** Task statement **
Rewrite the entries below, changing "stone block wall" to "brick retaining wall" wherever it occurs and leaving all other text unchanged. Omit the pictures from your answer.

-- Start --

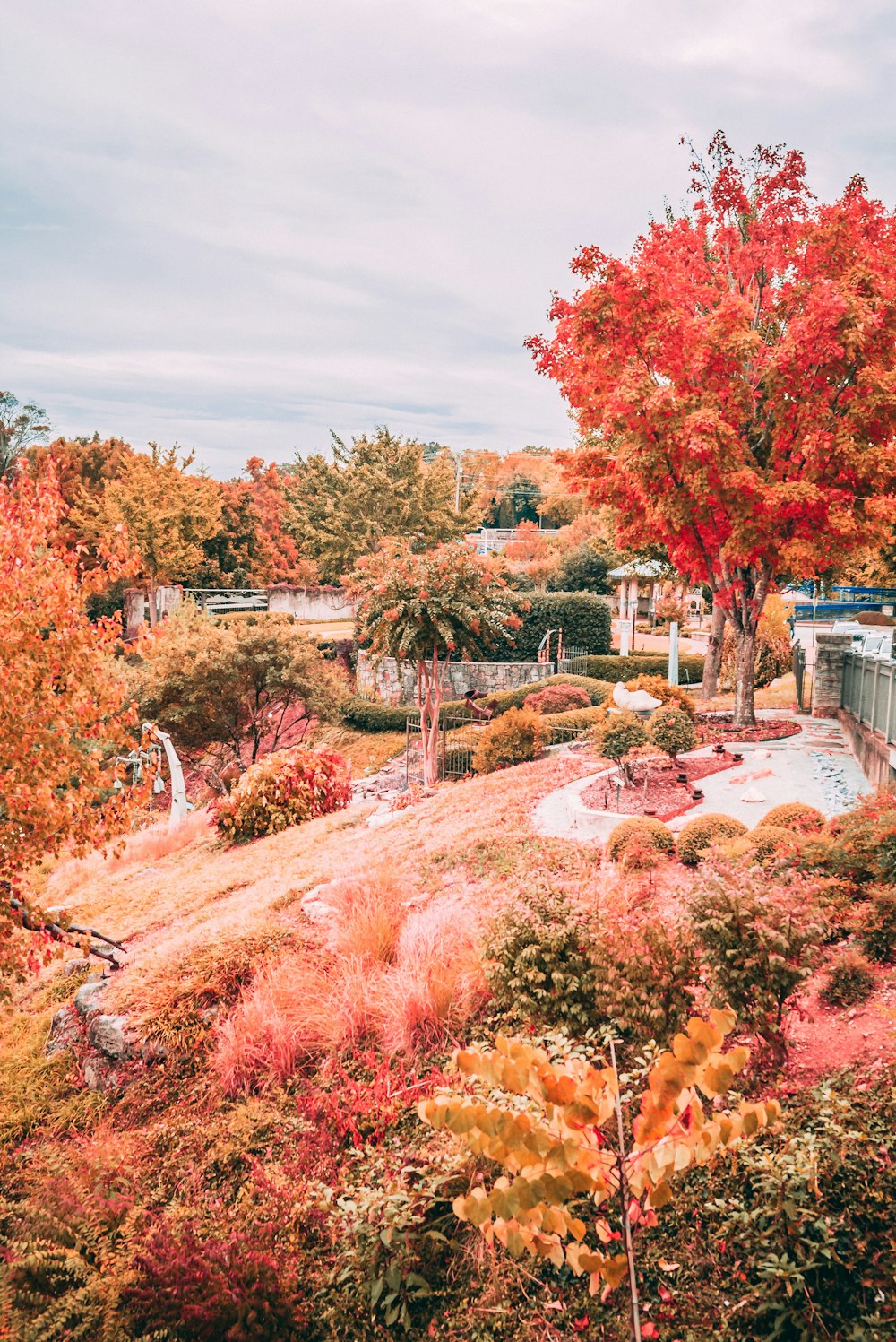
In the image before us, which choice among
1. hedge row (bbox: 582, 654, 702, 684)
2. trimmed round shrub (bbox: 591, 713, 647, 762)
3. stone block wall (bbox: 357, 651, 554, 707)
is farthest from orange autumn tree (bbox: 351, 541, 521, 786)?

-- End --

** Answer to the problem **
In the image before us, which choice among
1. hedge row (bbox: 582, 654, 702, 684)
2. trimmed round shrub (bbox: 591, 713, 647, 762)
3. brick retaining wall (bbox: 357, 651, 554, 707)
is farthest from orange autumn tree (bbox: 351, 541, 521, 786)?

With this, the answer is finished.